_Provided text_:
Being the lone Scottish journalist attending the AJ Bell World Squash Championship this week gave me a chance to see the esteem in which Scotland's head coach is held by both participants and administrators from around the globe.

Roger Flynn is the ideal man to develop players capable of earning respect from their peers and rivals and, as we chatted, he touched on a familiar topic.

"It was my predecessor who identified what he described as 'the Scottish cringe' that afflicted our players and he came up with one way of dealing with it by getting the players to start wearing kilts to functions," said Flynn. "They noticed that after they did so the other countries responded by trying to introduce aspects of their national costume. All of that was good for our players."

The vastly experienced Australian knows such devices only go so far and it was telling that, during the same event, Alan Clyne, Scotland's 26-year-old No.1 player, reflected on the fact that he has never played in a major event in his home country.

Little wonder that those involved in Scottish squash have an inferiority complex when they see the magnificent facilities Manchester enjoys as part of the superb Sportcity legacy they received from hosting the 2002 Commonwealth Games.

They can, too, only look on with envy as their fellow racqueteers at badmintonscotland, whose chief executive Anne Smillie has scrapped royally on behalf of her sport down the years, prepare to stage next month's Grand Prix event that has attracted a stellar field.

Scottish Squash officials may, then, have made themselves very unpopular among the sporting establishment by daring to highlight what looks like a wasteful decision to build, then demolish, a venue for a showcourt for the Glasgow 2014 squash competition.

For all that he must leave the politicking to others, Flynn hinted at the scale of the potential opportunity missed. "They put tickets up for sale for the Commie Games and basically sold out for most of the stadiums immediately and it creates a buzz . . . events create buzz," he said. "My experience of major events is obviously more [from] Australia than here, but research they've carried out shows that casual court bookings for three or four months after a major event are 30 to 40% higher than normal.

"We need to give the media a showcase to support our sport with and spark the interests of our kids, who've got choices. If they've got talent they've got choices. I'd like them to have squash on that list, not just be kissing it off as a cross-trainer for whatever sport they choose."

In saying so, he expresses an understanding of sport that is notably absent among press officers across Scottish sport who want to confine all coverage to what they consider to be positive stories.

He understands that the opportunity provided by extra coverage also invites additional scrutiny but you sense that, after all three of his men at the World Championships were knocked out in their first matches, he knows that can also be a good thing in helping players understand the opportunity they are getting.

_Material shown_:
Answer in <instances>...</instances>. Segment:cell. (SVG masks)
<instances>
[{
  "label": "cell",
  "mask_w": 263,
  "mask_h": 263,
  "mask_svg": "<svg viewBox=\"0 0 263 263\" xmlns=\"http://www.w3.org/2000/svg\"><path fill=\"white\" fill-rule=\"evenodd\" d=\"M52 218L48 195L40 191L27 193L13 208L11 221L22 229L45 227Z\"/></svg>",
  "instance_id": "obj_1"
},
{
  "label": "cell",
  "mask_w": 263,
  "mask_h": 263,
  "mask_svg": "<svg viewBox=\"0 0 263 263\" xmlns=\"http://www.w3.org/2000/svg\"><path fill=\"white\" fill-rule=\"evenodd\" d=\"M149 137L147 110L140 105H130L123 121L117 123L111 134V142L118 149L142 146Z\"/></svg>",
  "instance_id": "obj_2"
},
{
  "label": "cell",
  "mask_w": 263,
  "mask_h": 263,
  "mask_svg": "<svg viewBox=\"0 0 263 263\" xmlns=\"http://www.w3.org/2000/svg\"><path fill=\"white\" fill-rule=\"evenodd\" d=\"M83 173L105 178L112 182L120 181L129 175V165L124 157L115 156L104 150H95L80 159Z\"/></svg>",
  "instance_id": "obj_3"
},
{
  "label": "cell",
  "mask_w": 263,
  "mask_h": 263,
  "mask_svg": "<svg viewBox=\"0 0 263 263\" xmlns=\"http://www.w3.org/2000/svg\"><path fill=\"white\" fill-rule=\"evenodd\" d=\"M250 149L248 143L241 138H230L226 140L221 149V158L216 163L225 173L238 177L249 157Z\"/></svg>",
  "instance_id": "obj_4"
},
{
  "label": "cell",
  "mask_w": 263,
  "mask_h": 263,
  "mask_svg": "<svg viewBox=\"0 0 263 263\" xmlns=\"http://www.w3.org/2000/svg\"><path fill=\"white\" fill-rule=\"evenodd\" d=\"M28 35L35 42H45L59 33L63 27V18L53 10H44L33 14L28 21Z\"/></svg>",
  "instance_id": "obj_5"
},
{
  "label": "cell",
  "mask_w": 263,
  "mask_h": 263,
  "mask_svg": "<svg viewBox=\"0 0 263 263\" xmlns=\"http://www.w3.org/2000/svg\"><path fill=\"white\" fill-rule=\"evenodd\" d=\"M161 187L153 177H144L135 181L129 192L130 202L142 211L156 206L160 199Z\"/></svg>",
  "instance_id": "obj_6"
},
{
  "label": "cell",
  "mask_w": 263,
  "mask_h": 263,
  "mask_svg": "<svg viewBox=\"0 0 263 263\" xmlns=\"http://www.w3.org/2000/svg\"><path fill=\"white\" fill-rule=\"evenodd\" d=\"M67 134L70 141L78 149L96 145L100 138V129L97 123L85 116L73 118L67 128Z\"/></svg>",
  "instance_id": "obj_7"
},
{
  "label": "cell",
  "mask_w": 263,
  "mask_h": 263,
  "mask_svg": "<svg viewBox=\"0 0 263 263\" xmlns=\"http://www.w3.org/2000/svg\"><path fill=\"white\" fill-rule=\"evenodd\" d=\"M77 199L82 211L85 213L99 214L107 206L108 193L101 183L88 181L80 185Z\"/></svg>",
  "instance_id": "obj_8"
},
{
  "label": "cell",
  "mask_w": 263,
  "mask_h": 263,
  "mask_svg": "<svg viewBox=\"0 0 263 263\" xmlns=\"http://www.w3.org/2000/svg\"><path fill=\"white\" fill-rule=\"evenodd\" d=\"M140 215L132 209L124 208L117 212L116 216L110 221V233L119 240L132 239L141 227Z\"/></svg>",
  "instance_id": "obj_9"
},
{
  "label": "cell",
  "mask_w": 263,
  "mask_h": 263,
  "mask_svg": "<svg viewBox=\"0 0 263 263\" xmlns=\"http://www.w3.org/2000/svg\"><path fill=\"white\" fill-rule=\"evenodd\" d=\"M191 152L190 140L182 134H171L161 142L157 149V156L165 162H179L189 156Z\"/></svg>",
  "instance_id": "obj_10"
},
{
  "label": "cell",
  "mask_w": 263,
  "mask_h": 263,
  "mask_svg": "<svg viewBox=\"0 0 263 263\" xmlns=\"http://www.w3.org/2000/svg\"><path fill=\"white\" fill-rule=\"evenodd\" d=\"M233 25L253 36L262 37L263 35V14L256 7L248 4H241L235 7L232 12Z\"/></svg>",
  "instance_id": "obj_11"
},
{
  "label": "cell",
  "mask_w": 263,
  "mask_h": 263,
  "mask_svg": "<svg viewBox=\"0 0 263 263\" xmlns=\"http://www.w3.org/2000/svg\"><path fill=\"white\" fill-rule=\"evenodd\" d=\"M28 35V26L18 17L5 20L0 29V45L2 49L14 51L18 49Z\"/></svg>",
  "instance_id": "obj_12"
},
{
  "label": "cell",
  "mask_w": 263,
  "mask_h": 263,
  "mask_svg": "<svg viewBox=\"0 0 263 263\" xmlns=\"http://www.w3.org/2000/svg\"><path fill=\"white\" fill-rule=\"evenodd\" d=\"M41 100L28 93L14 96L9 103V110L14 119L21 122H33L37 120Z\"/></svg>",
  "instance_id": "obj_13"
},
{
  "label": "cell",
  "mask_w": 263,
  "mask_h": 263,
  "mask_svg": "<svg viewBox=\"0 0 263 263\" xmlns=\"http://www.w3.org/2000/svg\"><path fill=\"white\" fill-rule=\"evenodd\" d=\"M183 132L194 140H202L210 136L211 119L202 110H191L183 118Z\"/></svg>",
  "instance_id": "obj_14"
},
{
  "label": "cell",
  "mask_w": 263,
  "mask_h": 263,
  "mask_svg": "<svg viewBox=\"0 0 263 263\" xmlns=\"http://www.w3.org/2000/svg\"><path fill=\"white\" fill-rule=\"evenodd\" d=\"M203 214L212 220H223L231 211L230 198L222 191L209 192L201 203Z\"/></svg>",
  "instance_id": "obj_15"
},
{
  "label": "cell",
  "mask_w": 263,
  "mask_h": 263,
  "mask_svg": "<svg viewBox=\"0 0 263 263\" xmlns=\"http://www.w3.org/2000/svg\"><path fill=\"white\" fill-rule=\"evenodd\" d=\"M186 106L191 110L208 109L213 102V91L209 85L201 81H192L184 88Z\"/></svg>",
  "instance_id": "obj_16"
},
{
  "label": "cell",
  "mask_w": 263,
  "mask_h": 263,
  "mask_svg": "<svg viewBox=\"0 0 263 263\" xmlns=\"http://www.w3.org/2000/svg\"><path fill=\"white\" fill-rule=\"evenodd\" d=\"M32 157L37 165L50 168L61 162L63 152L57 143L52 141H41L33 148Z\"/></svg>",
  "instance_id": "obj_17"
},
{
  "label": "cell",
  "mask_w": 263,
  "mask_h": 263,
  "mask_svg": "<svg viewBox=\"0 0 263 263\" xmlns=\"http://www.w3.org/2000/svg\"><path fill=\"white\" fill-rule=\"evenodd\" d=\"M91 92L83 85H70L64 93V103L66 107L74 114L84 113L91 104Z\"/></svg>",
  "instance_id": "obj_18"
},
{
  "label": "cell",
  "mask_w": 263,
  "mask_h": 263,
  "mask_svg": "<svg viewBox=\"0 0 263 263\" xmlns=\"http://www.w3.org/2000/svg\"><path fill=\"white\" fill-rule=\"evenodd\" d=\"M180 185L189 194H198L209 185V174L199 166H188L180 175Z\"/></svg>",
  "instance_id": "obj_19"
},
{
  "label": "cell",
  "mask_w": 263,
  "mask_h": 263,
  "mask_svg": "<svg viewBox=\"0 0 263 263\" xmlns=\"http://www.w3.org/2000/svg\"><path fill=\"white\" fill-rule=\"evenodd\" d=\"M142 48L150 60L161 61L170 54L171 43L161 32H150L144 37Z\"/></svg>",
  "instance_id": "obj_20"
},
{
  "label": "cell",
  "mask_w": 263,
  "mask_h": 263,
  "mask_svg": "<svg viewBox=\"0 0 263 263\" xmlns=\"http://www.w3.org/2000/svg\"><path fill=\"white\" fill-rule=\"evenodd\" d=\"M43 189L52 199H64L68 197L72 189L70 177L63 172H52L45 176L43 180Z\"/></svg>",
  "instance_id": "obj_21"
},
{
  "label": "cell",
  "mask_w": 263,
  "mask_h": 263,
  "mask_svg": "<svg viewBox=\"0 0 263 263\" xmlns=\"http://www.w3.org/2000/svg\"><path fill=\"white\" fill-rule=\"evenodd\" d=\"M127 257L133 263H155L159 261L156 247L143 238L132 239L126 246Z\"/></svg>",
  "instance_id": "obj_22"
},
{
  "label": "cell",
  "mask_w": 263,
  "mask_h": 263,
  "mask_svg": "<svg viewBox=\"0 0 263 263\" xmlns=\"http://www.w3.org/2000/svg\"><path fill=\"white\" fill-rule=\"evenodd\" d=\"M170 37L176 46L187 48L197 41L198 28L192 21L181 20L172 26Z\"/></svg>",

_What the task requires_:
Rewrite the paragraph of the squash article that begins "It was my predecessor" more briefly, keeping its main facts.

_Reply to the exercise_:
Flynn said his predecessor identified "the Scottish cringe" among Scotland's players and tackled it by having them wear kilts to functions. Other countries then began adding parts of their own national costume, which Flynn said was good for the Scottish players.